The old textile districts illustrate the power and the investing momentum of those outstanding industrialists. In Tymienieckiego Street stands the oldest industrial plant in the city called Kopisch’s Bleachery (Bielnik Kopischa) (1826), and next to Piotrkowska Street is Ludwik Geyer’s White Factory (Biała Fabryka Ludwika Geyera), inside which the first steam powered engines were installed and used. Nowadays the building houses the Textile Museum (Muzeum Włókiennictwa) and the International Fabric Triennial (Międzynarodowe Triennale Tkaniny) – the most important of its kind in the world. One of the most interesting monuments of the industrial age in Łódź is Księży Młyn, built by Scheibler in the 1870’s. This city within a city, connected by a private railway network is comprised of residential houses, factory buildings, spinning mills, warehouses, workers’ houses, a hospital, a school, shops, a sports park and a power station.
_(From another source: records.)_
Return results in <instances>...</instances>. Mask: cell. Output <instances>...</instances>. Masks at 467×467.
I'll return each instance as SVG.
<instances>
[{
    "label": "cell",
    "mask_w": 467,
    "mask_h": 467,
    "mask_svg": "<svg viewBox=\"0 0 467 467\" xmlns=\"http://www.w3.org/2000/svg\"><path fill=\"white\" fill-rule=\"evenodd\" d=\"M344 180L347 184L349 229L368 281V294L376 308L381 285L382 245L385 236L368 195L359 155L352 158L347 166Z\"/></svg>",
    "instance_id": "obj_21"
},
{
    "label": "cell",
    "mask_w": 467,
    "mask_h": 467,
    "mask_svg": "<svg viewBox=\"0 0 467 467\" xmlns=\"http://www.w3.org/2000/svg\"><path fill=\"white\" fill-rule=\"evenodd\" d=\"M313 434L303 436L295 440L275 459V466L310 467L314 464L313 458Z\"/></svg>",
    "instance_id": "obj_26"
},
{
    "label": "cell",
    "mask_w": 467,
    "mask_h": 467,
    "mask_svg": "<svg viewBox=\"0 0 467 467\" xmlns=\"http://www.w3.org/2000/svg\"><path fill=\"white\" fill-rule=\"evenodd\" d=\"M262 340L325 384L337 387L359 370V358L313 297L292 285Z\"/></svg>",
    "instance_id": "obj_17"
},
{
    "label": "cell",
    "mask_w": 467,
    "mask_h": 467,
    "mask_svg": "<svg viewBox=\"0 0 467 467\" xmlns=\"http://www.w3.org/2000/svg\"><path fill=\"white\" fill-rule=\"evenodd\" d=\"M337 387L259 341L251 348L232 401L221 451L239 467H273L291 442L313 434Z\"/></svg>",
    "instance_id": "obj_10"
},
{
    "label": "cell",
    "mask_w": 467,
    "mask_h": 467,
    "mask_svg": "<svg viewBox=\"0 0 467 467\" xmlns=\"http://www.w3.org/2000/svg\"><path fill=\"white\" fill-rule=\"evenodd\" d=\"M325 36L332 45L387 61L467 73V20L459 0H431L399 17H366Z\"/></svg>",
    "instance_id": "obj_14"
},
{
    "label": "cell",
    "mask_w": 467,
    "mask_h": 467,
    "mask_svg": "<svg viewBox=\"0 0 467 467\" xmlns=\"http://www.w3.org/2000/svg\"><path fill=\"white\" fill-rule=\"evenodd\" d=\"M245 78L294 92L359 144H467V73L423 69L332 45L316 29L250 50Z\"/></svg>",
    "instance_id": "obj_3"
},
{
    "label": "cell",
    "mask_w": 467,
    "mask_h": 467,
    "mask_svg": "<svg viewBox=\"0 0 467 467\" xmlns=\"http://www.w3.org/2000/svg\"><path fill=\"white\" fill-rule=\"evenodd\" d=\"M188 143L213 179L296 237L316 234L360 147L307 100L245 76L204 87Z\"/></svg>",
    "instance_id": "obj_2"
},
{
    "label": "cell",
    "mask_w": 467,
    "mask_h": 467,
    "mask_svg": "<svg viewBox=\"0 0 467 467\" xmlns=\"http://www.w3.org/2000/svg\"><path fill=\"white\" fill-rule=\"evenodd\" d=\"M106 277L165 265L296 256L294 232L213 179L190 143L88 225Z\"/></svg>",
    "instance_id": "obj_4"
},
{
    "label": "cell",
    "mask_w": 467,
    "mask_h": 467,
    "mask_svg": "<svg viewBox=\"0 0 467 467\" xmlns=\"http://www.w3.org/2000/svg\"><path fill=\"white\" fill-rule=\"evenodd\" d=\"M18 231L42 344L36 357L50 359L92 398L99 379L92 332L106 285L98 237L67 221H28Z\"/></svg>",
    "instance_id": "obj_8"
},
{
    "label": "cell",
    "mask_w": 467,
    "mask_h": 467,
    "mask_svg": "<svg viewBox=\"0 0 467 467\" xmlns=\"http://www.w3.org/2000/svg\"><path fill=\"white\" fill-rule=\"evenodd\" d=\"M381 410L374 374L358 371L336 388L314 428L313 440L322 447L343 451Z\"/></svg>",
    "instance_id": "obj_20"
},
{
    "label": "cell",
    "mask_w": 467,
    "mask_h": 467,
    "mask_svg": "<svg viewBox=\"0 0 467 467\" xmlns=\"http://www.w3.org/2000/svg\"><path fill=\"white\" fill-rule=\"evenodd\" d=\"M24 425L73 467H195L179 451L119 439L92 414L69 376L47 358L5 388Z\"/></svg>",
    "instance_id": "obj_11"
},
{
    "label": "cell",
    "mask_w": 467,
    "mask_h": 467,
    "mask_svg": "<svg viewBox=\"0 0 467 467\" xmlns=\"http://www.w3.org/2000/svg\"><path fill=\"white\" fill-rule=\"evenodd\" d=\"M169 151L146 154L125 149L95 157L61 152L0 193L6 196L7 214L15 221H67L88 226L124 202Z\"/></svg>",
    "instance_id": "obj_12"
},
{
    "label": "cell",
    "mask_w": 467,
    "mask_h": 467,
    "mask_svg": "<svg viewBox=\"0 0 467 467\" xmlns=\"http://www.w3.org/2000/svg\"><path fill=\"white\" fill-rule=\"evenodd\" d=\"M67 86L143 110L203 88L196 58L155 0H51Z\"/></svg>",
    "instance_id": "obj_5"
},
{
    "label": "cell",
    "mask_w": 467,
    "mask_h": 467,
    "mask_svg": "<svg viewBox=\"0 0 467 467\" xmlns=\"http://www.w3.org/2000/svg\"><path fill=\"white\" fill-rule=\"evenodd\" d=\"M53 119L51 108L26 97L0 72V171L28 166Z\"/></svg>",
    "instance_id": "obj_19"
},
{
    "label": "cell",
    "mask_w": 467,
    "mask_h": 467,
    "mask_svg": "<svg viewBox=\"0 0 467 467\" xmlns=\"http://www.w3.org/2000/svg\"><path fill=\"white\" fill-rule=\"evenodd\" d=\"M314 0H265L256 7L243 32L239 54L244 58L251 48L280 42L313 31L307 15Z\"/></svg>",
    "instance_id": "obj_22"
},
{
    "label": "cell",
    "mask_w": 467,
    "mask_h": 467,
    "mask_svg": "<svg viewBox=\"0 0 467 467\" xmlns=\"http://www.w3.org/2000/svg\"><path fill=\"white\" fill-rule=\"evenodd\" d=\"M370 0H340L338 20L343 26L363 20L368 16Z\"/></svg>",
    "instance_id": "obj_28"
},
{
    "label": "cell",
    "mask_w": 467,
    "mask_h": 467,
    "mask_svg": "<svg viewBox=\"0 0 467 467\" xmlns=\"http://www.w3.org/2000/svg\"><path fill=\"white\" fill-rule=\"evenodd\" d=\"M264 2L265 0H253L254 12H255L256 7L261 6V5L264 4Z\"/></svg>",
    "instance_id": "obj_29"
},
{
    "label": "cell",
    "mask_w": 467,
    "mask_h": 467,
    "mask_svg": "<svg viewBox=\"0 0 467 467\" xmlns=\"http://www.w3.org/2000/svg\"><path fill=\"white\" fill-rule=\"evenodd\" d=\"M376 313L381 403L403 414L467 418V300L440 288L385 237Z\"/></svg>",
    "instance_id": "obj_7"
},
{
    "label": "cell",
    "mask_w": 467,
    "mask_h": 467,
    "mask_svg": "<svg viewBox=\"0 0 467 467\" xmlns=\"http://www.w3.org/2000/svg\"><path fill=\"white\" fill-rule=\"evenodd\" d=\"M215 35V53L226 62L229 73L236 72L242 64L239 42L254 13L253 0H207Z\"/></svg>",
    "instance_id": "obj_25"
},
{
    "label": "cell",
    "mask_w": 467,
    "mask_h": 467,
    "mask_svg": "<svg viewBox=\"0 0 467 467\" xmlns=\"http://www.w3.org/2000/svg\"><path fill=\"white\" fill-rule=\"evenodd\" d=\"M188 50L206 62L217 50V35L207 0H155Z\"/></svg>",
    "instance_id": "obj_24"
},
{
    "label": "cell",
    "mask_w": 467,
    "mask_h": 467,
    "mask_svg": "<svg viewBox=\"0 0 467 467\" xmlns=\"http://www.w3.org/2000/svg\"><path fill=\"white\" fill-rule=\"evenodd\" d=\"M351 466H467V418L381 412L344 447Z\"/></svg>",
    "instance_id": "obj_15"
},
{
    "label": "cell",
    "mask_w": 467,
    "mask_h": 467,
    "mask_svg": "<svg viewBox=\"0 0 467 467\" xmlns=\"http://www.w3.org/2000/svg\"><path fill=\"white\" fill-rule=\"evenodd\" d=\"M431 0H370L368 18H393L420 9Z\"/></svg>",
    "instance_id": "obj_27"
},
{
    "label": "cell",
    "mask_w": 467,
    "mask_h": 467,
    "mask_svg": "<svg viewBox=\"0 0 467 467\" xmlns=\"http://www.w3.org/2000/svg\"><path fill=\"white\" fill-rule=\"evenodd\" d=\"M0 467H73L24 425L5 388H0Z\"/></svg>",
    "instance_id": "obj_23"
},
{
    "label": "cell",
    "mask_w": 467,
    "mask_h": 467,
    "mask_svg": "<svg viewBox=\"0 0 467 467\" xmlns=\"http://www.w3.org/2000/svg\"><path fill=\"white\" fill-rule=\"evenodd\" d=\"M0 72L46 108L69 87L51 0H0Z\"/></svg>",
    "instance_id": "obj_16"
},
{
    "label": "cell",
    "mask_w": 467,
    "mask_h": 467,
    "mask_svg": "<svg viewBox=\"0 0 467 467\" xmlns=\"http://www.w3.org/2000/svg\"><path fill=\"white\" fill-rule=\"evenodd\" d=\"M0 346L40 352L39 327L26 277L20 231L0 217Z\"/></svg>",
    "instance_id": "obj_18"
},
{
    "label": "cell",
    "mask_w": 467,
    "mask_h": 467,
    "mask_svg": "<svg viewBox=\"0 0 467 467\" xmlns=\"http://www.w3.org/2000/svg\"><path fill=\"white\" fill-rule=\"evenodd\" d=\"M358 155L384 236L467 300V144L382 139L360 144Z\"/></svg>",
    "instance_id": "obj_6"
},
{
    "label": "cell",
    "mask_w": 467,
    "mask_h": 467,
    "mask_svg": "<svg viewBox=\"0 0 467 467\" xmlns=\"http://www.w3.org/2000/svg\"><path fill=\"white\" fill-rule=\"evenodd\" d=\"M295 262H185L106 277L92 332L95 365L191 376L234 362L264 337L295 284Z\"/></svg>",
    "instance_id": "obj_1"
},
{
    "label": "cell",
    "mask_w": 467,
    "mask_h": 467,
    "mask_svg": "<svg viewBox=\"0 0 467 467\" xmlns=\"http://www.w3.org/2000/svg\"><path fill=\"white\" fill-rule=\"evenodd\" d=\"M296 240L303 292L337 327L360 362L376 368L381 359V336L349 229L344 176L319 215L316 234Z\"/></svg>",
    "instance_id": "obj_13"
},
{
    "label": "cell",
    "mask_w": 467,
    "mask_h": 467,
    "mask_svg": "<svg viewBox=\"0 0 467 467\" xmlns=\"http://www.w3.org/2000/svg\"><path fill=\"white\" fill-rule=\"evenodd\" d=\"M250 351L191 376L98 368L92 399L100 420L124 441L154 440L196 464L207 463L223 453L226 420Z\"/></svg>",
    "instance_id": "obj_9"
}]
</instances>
The massive red brick walls, mighty towers, monumental gates and chimneys are the symbols of the 19th century’s Industrial Revolution - Księżny Młyn remains one of the magnificent monuments to European industrial culture.

Pearls of European Art Nouveau

Leopold Kindermann’s villa built in the Art Nouveau style (Wólczańska Street) is the most beautiful example of this style in Poland. The picturesque, asymmetric block of the building topped by a high roof is finely encrusted with floral and figural motifs and stained-glass windows. Equally intriguing, surprising by the lightness of its form and stylistic elegance, is the Art Nouveau house (built in 1909) at no. 100 Piotrkowska Street (the famous Esplanada restaurant) distinguishing itself with its fine ornamentation and artistic, hand-wrought balustrades. Equally beautiful is Reinhold Richter’s villa (no. 6 Skorupki Street) worth seeing for the ornamentation of its front elevation. Łódź is a particular encyclopedia of the Art Nouveau style in its different functional variants: villas, governmental buildings, factories and outbuildings. The old Łódź necropolis contains many Art Nouveau tombstones and sculptures.